Another even more prevalent ad paid by for the Tories, which appears 82 times (10%) in our sample, compares Corbyn with May and claims that the former wants to “abolish” UK’s armed forces. That would an extreme and unprecedented measure, and, as one can imagine, there’s no evidence that Corbyn intends to apply it. As The Guardian also showed, the Labour manifesto details “armed forces”’ importance in the party’s budget.
One last ad exemplifies how the Conservative tried to confound voters. Corbyn is an open critic of nuclear weapons, and this was a constant source of criticism during the whole campaign. But his manifesto is supportive of nuclear power plants, arguing that the UK “has the world’s oldest nuclear industry, and nuclear will continue to be part of the UK energy supply. We will support further nuclear projects and protect nuclear workers’ jobs and pensions”. Despite this explicit position, the Tories paid to circulate an ad saying the opposite of that. “Jeremy Corbyn wants to shut down nuclear power plants – putting 60,000 jobs at risk.

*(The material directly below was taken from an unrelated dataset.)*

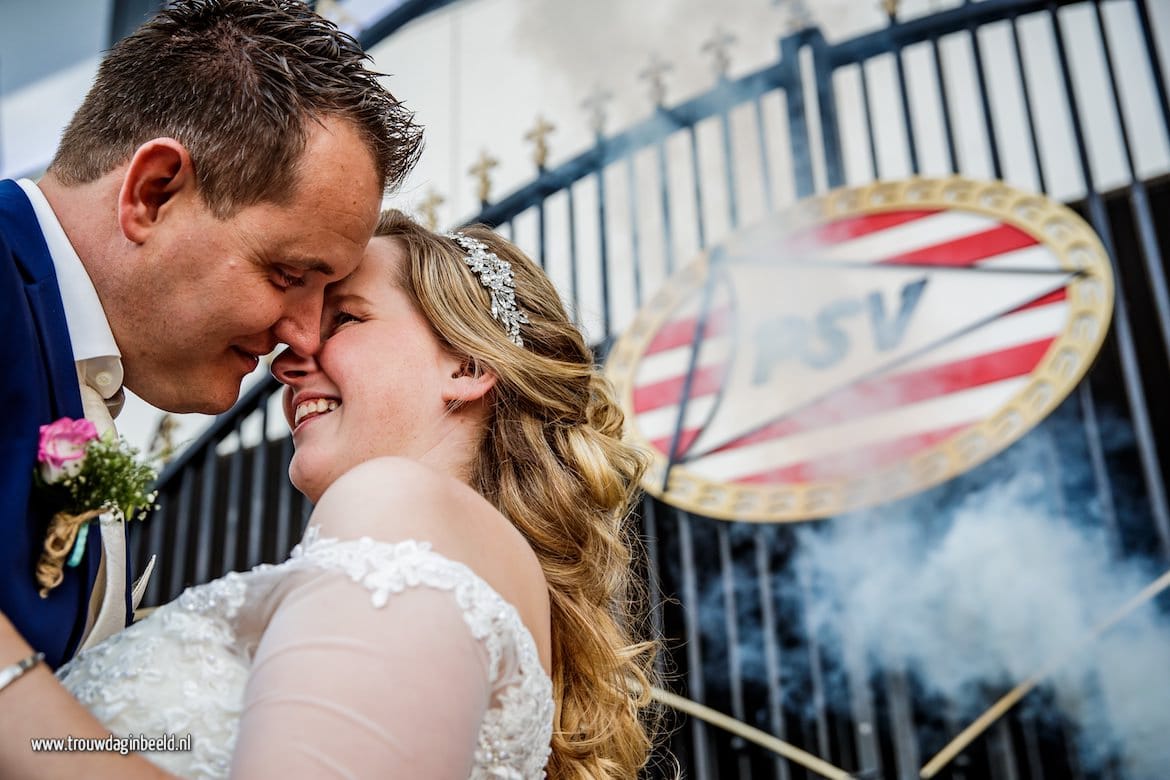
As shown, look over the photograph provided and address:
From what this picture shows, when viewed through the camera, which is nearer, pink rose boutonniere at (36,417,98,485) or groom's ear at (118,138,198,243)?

Only a vote for Theresa May’s team will protect jobs and economic security where you live,” the message reads.
Generally, Conservatives used 73% (598) of its 820 ads exposed in our sample to attack Corbyn. They are not, of course, the only ones targeting opponents. As we have shown, both Labour and Lib Dems have done the same. However, while ads by these other parties conveyed simplifying messages, portraying adversaries as weak, immoral or pro-elite, we couldn’t find, at least in our samples, pieces by them using baseless or misleading facts.
This kind of strategy illustrates a key preoccupation of regulators and scholars regarding political propaganda on Facebook. For them, since political ads on the social media platform are shown to users in a personalized way, and not displayed in an open digital repository, for instance, they become resistant to accountability. Such lack of visibility arguably incentivizes smearing opponents in deceiving ways.
At the same time, at least in this case, it is not certain that more transparency would necessarily amount to a less aggressive and more accurate portrait of Corbyn. After all, this kind of depiction of the Labour leader is not so different from his representation in the British press.
In conclusion, whilst our research collaboration with the Who Targets Me project is only beginning, we can already see that there appear to be quite dramatically different approaches between the main parties. The Lib Dems started their Facebook campaign early; using the platform to harvest data through quizzes; Labour have run a euphemistic campaign with a notable lack of the divisive Brexit theme in their ads. And the Conservatives have used the social media platform to run a personalised attack campaign reminiscent of the infamous ‘Demon eyes’ attacks on Tony Blair. What marks this campaign, and links it to the recent Brexit campaigns, is a tendency to exploit the weaker ‘truth filters’ of the Facebook platform, and play fast and loose with facts.
The regulatory implications of this will be interesting. According to the Electoral Commission ‘It is an illegal practice to make or publish a false statement of fact about the personal character or conduct of a candidate in order to affect the return of a candidate at an election.” WhoTargetsMe have a repository of these ads and hopes to foster debate that will ultimately lead to changes in how they are regulated.
This post gives the views of the authors and does not represent the position of the LSE Media Policy Project blog, nor of the London School of Economics and Political Science.